Het ANLb is bij uitstek geschikt als maatregel voor het behoud en de bescherming van boerenlandvogels: het is een bestaand, dus direct inzetbaar, gebiedsgericht instrument waar inmiddels ruime ervaring mee is opgedaan. Wat BoerenNatuur betreft is het essentieel dat het ANLb de komende jaren verder doorontwikkeld wordt tot een ANLb dat zowel voldoende omvang als intensiteit heeft. Dat wil zeggen:

  • meer deelnemers/areaal én meer ‘zwaar beheer’, oftewel (combinaties van) beheermaatregelen met de meeste ecologische meerwaarde; en dus ook:
  • meer budget, mede om het huidige tekort van het ANLb (nog €180 mln. voor de looptijd van het huidige GLB) te dekken.

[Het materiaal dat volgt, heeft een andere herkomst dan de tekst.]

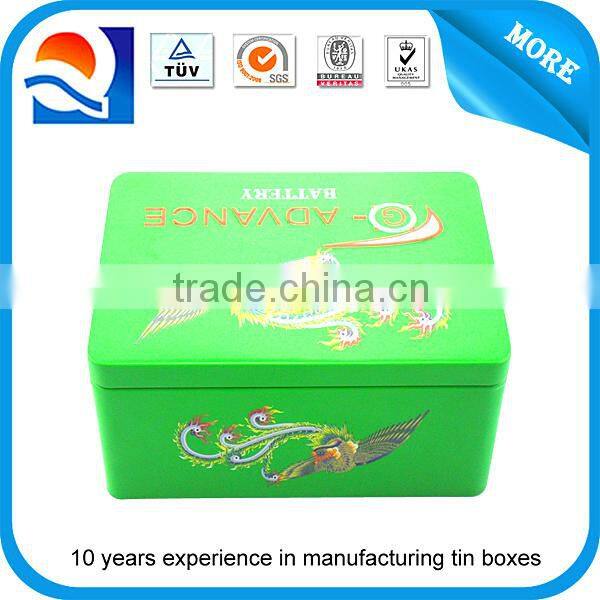 Full color metal tin box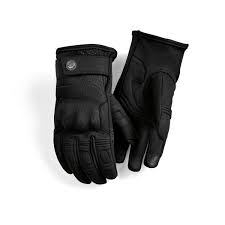 BMW Summer Gloves Black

En ook: creëer de juiste randvoorwaarden om effectiviteit ANLb te vergroten

Daarnaast moeten óók de volgende randvoorwaarden op orde zijn om het ANLb optimaal in te kunnen zetten:

  • vergoedingen die concurrerend zijn ten opzichte van de reguliere agrarische productie;
  • een bedrijfstoeslag voor bedrijven die fors inzetten op ANLb, want hoe groter het aandeel zwaar beheer op bedrijfsniveau, hoe ingrijpender de aanpassingen in de bedrijfsvoering. De huidige vergoedingen zijn daar niet op berekend;
  • langjarige contracten: ingrijpende structurele aanpassingen van de bedrijfsvoering vereisen langjarige contracten (> 20 jaar), omdat boeren langjarige zekerheid nodig hebben om de benodigde bedrijfsveranderingen succesvol door te kunnen voeren;
  • monitoring van habitatkwaliteit: niet alleen de doelsoorten moeten gemonitord worden, maar ook/vooral de habitatkwaliteit van leefgebieden. Die habitatkwaliteit kunnen onze deelnemers namelijk direct beïnvloeden, terwijl de gunstige staat van instandhouding van doelsoorten ook door allerlei externe factoren beïnvloed wordt die buiten de invloedssfeer van het ANLb liggen;
  • een goede afstemming tussen alle relevante beleidsregelingen, zodat ze elkaar niet beconcurreren (zoals nu het geval is), maar juist versterken;
  • voldoende flankerend beleid: zoals de evaluatie van het ANLb duidelijk maakt, draagt het ANLb bij aan het behoud van de doelsoorten en het verbeteren van de waterkwaliteit, maar er is méér nodig dan alleen beheermaatregelen. Het ANLb moet versterkt worden met flankerend beleid, zoals:
    • meer structurele en gebiedsbrede aanpassingen in het waterbeheer;
    • actief predatiebeheer;
    • verruiming van de inzet van grondinstrumentarium voor het versterken van de leefgebieden van het ANLb; en
    • het versterken van gebiedsspecifieke kennisontwikkeling.

Alleen onder deze voorwaarden kan het ANLb, via onze boeren, een effectieve bijdrage leveren aan het realiseren van de maatschappelijke doelen op het gebied van biodiversiteit, landschap, klimaat en water én tegelijkertijd een volwaardig alternatief verdienmodel zijn.